→ Problem statement:
Change "hedge" to "shrub" in everything from the line containing "Tell me how" down to the end of the items below, and reproduce only those lines with nothing else altered.

[start Records for this task]

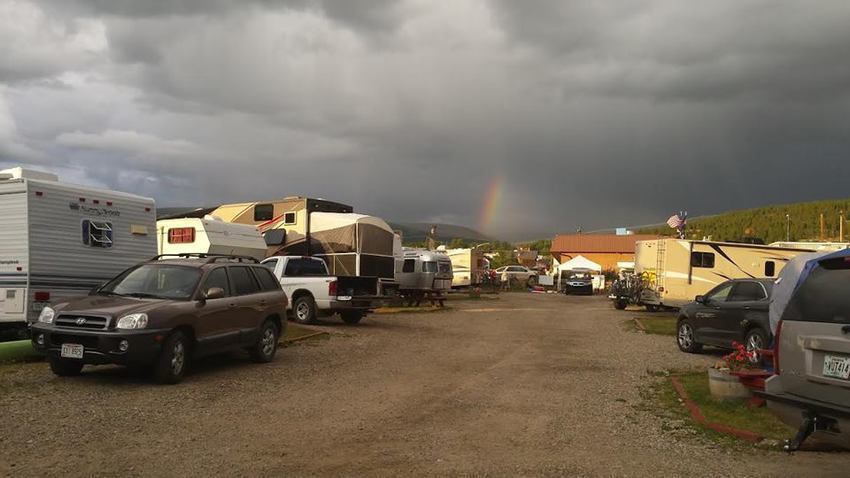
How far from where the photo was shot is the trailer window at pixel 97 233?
43.0 ft

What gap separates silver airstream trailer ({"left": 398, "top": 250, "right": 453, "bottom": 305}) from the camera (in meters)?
33.0

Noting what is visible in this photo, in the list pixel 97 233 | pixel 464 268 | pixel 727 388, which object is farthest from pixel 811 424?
pixel 464 268

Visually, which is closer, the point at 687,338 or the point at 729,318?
the point at 729,318

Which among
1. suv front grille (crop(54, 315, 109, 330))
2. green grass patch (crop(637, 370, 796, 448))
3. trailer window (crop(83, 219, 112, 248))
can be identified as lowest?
green grass patch (crop(637, 370, 796, 448))

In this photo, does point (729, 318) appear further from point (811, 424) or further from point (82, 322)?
point (82, 322)

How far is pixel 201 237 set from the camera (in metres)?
19.0

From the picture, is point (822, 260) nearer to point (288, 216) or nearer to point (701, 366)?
point (701, 366)

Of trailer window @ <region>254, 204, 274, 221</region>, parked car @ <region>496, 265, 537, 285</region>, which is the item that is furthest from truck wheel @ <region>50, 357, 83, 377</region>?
parked car @ <region>496, 265, 537, 285</region>

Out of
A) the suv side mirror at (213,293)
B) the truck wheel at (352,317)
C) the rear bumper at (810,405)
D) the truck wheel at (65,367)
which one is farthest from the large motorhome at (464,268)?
the rear bumper at (810,405)

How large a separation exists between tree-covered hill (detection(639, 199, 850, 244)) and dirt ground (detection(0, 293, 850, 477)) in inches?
3812

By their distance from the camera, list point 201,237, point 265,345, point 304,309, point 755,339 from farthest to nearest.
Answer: point 304,309 → point 201,237 → point 755,339 → point 265,345

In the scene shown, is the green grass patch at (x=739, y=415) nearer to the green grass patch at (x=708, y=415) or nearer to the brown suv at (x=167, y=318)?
the green grass patch at (x=708, y=415)

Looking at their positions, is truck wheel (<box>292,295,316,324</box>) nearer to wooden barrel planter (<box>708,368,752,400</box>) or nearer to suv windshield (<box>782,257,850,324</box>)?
wooden barrel planter (<box>708,368,752,400</box>)

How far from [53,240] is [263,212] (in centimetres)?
1249
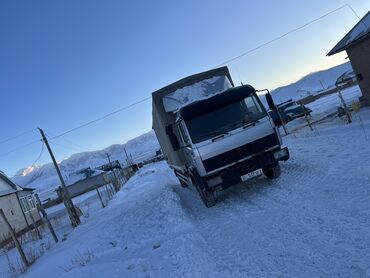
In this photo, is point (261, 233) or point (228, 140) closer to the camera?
point (261, 233)

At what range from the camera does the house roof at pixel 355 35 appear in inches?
757

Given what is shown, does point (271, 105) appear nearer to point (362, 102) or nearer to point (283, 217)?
point (283, 217)

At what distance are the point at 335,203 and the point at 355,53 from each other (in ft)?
54.2

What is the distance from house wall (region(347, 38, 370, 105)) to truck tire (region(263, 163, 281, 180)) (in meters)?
12.5

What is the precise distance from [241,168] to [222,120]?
1379 millimetres

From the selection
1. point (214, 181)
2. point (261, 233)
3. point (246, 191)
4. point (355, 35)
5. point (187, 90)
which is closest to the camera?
point (261, 233)

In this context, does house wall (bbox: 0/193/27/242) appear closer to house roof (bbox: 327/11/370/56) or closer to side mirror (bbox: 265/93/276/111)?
side mirror (bbox: 265/93/276/111)

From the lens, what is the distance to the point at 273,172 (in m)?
10.6

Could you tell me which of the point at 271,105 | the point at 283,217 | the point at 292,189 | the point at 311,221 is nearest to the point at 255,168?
the point at 292,189

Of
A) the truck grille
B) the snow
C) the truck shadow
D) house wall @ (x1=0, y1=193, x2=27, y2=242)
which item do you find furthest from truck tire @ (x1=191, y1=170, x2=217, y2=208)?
house wall @ (x1=0, y1=193, x2=27, y2=242)

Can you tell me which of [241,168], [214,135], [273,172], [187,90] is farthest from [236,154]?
[187,90]

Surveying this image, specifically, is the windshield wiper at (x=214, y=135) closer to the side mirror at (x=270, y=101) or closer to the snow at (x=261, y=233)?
the snow at (x=261, y=233)

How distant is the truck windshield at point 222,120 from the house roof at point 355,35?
38.8 feet

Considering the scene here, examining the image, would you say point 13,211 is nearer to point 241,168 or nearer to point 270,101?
point 241,168
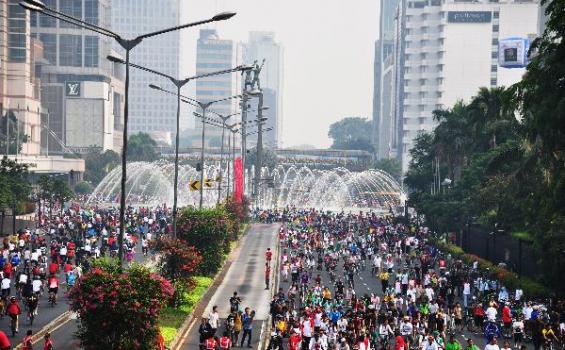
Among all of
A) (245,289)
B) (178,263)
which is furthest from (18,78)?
(178,263)

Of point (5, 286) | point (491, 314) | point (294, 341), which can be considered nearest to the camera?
point (294, 341)

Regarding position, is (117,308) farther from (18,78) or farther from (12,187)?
(18,78)

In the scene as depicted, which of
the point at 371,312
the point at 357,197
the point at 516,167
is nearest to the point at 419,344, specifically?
the point at 371,312

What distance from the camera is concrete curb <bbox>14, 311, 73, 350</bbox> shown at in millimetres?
36328

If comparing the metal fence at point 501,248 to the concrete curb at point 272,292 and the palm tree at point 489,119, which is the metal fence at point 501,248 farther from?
the concrete curb at point 272,292

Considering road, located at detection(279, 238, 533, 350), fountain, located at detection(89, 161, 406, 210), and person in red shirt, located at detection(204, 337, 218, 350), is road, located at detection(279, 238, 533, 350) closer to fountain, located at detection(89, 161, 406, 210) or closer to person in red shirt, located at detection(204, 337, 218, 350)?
person in red shirt, located at detection(204, 337, 218, 350)

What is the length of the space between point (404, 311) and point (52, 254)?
19.3 metres

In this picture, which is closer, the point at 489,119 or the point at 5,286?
the point at 5,286

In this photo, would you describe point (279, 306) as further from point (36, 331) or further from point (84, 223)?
point (84, 223)

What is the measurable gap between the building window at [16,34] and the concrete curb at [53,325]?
408ft

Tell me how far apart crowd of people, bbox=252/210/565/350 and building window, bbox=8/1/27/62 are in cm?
10220

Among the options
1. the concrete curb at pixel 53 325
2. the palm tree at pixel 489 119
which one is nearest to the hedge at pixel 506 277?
the palm tree at pixel 489 119

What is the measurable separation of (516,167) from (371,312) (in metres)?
29.2

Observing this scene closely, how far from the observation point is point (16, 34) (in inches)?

[end Records for this task]

→ Written response:
Tell me how far apart crowd of people, bbox=252/210/565/350 and building window, bbox=8/1/27/62 are in cm?
10220

Among the options
1. the concrete curb at pixel 53 325
2. the palm tree at pixel 489 119
which one is nearest to the shrub at pixel 506 277?
the palm tree at pixel 489 119

What is the measurable separation of (516,167) from (371,312) (in metres)?
29.2

Observing this scene closely, how far from the observation point is point (16, 34) (in inches)?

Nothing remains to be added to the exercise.